_SET EXERCISE_.
Only the lines starting at the one that contains "As shown in" and running to the end should be repeated, exactly as written.

_DATA PROVIDED_.
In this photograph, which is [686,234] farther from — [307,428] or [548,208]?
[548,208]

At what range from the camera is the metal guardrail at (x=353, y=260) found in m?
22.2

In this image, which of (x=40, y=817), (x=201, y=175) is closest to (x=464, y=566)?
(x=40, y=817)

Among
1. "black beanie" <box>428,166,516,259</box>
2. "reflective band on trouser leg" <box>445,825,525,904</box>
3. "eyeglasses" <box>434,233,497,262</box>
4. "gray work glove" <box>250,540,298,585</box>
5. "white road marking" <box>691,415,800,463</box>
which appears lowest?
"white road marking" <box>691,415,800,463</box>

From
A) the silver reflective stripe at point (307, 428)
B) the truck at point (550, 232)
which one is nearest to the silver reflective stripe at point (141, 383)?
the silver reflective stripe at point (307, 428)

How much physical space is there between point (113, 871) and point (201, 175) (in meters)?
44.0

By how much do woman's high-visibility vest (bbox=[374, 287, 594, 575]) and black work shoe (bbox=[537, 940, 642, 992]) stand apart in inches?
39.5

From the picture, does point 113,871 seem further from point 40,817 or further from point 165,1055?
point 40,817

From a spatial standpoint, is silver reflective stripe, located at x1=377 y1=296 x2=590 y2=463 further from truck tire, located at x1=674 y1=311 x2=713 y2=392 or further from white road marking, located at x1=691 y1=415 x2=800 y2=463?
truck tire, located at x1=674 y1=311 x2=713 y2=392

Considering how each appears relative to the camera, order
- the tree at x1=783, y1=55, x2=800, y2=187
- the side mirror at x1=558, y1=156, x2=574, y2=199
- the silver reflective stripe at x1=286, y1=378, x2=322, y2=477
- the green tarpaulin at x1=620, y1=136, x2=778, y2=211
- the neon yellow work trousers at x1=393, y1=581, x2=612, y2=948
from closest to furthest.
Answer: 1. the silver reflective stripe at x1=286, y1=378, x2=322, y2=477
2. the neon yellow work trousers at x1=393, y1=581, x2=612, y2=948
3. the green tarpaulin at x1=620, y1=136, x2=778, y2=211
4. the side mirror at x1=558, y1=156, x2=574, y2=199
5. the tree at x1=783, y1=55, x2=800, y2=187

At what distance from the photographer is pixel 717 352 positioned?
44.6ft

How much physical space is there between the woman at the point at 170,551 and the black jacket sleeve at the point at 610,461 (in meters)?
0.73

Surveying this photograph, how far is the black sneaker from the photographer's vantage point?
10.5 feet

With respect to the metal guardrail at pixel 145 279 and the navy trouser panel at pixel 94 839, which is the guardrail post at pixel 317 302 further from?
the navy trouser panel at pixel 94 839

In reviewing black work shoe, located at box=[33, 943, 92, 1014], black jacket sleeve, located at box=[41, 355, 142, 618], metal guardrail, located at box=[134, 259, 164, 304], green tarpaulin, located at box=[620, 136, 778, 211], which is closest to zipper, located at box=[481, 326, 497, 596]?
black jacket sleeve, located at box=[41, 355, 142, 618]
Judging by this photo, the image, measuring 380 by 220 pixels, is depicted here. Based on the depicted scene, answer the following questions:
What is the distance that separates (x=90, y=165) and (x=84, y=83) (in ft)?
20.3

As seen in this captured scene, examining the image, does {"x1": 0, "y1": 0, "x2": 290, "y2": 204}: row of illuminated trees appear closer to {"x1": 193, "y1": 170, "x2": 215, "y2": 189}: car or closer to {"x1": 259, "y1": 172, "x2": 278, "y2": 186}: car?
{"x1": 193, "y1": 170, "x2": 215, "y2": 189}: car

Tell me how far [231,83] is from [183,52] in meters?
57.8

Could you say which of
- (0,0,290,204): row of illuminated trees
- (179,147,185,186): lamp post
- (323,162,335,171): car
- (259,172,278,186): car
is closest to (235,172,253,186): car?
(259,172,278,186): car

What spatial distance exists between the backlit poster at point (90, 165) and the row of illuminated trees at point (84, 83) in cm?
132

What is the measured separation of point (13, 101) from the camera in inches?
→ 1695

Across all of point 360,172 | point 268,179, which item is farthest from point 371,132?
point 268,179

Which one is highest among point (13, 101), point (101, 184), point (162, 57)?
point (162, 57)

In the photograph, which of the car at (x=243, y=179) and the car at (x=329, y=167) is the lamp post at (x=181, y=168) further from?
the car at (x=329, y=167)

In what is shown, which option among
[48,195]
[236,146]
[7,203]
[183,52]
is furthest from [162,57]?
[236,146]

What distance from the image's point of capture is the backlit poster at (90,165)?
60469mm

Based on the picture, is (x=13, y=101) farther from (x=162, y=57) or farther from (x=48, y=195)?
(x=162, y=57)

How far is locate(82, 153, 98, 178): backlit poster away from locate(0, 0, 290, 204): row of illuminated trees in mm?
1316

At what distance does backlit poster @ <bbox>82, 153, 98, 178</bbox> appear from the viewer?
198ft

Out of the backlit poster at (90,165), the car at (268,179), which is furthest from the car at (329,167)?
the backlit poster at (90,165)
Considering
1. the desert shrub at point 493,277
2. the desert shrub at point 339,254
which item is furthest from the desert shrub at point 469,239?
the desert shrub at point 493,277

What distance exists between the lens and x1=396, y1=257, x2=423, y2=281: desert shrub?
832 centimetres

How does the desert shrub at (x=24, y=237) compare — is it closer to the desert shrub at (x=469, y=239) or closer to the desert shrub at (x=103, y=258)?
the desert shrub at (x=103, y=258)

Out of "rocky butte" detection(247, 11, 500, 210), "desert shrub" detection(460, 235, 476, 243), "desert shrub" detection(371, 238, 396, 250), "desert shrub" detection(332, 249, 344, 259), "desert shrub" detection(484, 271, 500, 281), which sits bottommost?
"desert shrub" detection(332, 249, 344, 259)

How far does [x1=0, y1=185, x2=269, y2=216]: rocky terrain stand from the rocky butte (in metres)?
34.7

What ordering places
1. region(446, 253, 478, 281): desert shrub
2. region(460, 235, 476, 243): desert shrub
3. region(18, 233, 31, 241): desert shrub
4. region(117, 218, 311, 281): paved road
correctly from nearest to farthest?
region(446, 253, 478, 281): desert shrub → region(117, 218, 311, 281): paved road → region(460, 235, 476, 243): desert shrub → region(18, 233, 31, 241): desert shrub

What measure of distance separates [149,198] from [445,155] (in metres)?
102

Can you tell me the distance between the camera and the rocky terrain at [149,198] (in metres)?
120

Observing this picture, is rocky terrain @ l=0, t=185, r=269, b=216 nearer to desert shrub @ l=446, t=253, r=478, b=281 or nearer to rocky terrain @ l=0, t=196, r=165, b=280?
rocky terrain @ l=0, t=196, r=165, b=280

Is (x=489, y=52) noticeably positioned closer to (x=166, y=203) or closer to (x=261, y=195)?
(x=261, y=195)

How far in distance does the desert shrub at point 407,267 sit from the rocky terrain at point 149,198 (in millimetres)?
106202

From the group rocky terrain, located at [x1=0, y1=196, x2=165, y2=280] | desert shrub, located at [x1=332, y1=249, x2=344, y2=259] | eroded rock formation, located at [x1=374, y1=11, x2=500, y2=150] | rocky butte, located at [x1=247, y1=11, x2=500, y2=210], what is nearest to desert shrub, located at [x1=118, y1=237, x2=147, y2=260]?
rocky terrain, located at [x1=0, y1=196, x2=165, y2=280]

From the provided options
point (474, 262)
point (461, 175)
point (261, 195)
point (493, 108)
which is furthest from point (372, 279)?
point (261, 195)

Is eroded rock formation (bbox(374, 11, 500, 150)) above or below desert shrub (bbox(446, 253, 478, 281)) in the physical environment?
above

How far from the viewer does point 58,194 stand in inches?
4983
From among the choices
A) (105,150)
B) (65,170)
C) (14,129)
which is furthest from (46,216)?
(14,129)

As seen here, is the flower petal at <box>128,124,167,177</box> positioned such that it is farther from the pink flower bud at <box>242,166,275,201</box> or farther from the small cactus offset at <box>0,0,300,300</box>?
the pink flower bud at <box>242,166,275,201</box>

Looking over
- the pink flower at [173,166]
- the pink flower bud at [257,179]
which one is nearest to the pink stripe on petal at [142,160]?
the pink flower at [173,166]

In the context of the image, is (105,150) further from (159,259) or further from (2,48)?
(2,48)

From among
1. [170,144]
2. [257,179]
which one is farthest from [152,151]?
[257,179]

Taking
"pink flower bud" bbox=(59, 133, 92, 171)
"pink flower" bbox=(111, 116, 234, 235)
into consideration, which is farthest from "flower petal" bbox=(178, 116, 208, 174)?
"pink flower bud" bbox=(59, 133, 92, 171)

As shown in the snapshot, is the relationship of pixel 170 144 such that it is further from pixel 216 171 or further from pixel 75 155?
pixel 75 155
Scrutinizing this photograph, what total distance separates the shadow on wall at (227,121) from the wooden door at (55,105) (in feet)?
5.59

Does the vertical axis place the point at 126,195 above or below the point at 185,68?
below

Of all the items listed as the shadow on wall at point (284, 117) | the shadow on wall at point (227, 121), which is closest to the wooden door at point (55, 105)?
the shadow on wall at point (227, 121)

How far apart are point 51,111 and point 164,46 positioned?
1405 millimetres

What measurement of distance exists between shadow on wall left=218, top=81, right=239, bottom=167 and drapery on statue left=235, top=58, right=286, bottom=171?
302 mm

_SOLUTION TO THE EXERCISE_.
As shown in the snapshot, is the relationship of pixel 170 144 such that it is further from pixel 216 171 or further from pixel 75 155?
pixel 75 155
Scrutinizing this photograph, what total distance separates the shadow on wall at (227,121) from the wooden door at (55,105) (in feet)?
5.59

Does the vertical axis place the point at 126,195 above or below the point at 185,68?
below

Of all the items listed as the shadow on wall at point (284, 117) | the shadow on wall at point (227, 121), which is closest to the wooden door at point (55, 105)?
the shadow on wall at point (227, 121)

How far apart are point 51,111 and point 164,46 positioned?
1405 millimetres

What measurement of distance exists between shadow on wall left=218, top=81, right=239, bottom=167 and drapery on statue left=235, top=58, right=286, bottom=171?
302 mm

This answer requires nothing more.